[[ Input data open ]]

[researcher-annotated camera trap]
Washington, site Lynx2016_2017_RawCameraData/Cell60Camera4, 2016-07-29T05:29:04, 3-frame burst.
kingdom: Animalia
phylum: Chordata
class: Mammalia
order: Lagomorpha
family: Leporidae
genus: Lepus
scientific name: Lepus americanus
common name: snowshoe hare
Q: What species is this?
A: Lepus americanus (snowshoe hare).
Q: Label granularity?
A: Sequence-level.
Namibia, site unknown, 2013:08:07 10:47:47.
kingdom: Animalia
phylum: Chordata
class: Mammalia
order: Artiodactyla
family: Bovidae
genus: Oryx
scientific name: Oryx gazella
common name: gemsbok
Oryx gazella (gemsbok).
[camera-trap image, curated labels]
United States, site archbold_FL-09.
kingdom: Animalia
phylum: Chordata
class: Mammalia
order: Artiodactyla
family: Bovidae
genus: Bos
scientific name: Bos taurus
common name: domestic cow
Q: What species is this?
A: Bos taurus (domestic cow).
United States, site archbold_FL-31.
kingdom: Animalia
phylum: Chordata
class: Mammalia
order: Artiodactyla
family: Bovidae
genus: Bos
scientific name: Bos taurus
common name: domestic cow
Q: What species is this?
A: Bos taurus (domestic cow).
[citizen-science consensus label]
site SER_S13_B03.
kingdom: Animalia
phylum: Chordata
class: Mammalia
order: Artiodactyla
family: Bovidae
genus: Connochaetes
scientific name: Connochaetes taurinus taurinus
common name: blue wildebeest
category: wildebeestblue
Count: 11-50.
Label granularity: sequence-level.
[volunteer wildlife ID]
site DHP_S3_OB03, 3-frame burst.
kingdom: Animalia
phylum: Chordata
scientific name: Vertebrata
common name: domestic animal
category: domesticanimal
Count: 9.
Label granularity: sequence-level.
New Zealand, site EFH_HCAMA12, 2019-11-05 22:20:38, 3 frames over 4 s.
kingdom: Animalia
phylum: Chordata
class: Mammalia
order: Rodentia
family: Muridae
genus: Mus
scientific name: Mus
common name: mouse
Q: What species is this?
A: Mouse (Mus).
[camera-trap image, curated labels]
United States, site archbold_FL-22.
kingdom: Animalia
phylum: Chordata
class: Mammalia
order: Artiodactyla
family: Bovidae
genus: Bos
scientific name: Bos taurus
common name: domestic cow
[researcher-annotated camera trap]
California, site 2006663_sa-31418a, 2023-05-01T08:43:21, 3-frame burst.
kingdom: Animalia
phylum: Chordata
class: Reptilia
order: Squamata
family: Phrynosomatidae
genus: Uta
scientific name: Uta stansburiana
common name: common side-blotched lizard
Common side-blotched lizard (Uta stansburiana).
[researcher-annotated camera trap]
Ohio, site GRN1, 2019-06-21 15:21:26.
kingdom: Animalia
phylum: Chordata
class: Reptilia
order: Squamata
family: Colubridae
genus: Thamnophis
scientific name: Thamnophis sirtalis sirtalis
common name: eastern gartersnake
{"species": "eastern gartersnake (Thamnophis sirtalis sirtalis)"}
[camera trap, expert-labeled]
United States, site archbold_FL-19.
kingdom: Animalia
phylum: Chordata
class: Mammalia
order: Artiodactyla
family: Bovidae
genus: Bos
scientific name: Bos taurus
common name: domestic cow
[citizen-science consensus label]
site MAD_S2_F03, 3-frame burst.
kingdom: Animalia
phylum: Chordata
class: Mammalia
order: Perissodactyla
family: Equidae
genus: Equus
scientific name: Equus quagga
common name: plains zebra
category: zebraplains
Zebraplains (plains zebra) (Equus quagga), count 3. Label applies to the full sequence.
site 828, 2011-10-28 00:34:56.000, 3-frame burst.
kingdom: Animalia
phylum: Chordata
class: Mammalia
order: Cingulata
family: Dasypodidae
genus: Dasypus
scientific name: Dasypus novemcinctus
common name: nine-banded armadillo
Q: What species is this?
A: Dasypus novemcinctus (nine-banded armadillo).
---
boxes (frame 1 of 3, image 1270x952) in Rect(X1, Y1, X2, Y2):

[[ Input data closed ]]

__Task__
Please return the full listing exactly as it appears.

__Expected answer__
[researcher-annotated camera trap]
Washington, site Lynx2016_2017_RawCameraData/Cell60Camera4, 2016-07-29T05:29:04, 3-frame burst.
kingdom: Animalia
phylum: Chordata
class: Mammalia
order: Lagomorpha
family: Leporidae
genus: Lepus
scientific name: Lepus americanus
common name: snowshoe hare
Q: What species is this?
A: Lepus americanus (snowshoe hare).
Q: Label granularity?
A: Sequence-level.
Namibia, site unknown, 2013:08:07 10:47:47.
kingdom: Animalia
phylum: Chordata
class: Mammalia
order: Artiodactyla
family: Bovidae
genus: Oryx
scientific name: Oryx gazella
common name: gemsbok
Oryx gazella (gemsbok).
[camera-trap image, curated labels]
United States, site archbold_FL-09.
kingdom: Animalia
phylum: Chordata
class: Mammalia
order: Artiodactyla
family: Bovidae
genus: Bos
scientific name: Bos taurus
common name: domestic cow
Q: What species is this?
A: Bos taurus (domestic cow).
United States, site archbold_FL-31.
kingdom: Animalia
phylum: Chordata
class: Mammalia
order: Artiodactyla
family: Bovidae
genus: Bos
scientific name: Bos taurus
common name: domestic cow
Q: What species is this?
A: Bos taurus (domestic cow).
[citizen-science consensus label]
site SER_S13_B03.
kingdom: Animalia
phylum: Chordata
class: Mammalia
order: Artiodactyla
family: Bovidae
genus: Connochaetes
scientific name: Connochaetes taurinus taurinus
common name: blue wildebeest
category: wildebeestblue
Count: 11-50.
Label granularity: sequence-level.
[volunteer wildlife ID]
site DHP_S3_OB03, 3-frame burst.
kingdom: Animalia
phylum: Chordata
scientific name: Vertebrata
common name: domestic animal
category: domesticanimal
Count: 9.
Label granularity: sequence-level.
New Zealand, site EFH_HCAMA12, 2019-11-05 22:20:38, 3 frames over 4 s.
kingdom: Animalia
phylum: Chordata
class: Mammalia
order: Rodentia
family: Muridae
genus: Mus
scientific name: Mus
common name: mouse
Q: What species is this?
A: Mouse (Mus).
[camera-trap image, curated labels]
United States, site archbold_FL-22.
kingdom: Animalia
phylum: Chordata
class: Mammalia
order: Artiodactyla
family: Bovidae
genus: Bos
scientific name: Bos taurus
common name: domestic cow
[researcher-annotated camera trap]
California, site 2006663_sa-31418a, 2023-05-01T08:43:21, 3-frame burst.
kingdom: Animalia
phylum: Chordata
class: Reptilia
order: Squamata
family: Phrynosomatidae
genus: Uta
scientific name: Uta stansburiana
common name: common side-blotched lizard
Common side-blotched lizard (Uta stansburiana).
[researcher-annotated camera trap]
Ohio, site GRN1, 2019-06-21 15:21:26.
kingdom: Animalia
phylum: Chordata
class: Reptilia
order: Squamata
family: Colubridae
genus: Thamnophis
scientific name: Thamnophis sirtalis sirtalis
common name: eastern gartersnake
{"species": "eastern gartersnake (Thamnophis sirtalis sirtalis)"}
[camera trap, expert-labeled]
United States, site archbold_FL-19.
kingdom: Animalia
phylum: Chordata
class: Mammalia
order: Artiodactyla
family: Bovidae
genus: Bos
scientific name: Bos taurus
common name: domestic cow
[citizen-science consensus label]
site MAD_S2_F03, 3-frame burst.
kingdom: Animalia
phylum: Chordata
class: Mammalia
order: Perissodactyla
family: Equidae
genus: Equus
scientific name: Equus quagga
common name: plains zebra
category: zebraplains
Zebraplains (plains zebra) (Equus quagga), count 3. Label applies to the full sequence.
site 828, 2011-10-28 00:34:56.000, 3-frame burst.
kingdom: Animalia
phylum: Chordata
class: Mammalia
order: Cingulata
family: Dasypodidae
genus: Dasypus
scientific name: Dasypus novemcinctus
common name: nine-banded armadillo
Q: What species is this?
A: Dasypus novemcinctus (nine-banded armadillo).
---
boxes (frame 1 of 3, image 1270x952) in Rect(X1, Y1, X2, Y2):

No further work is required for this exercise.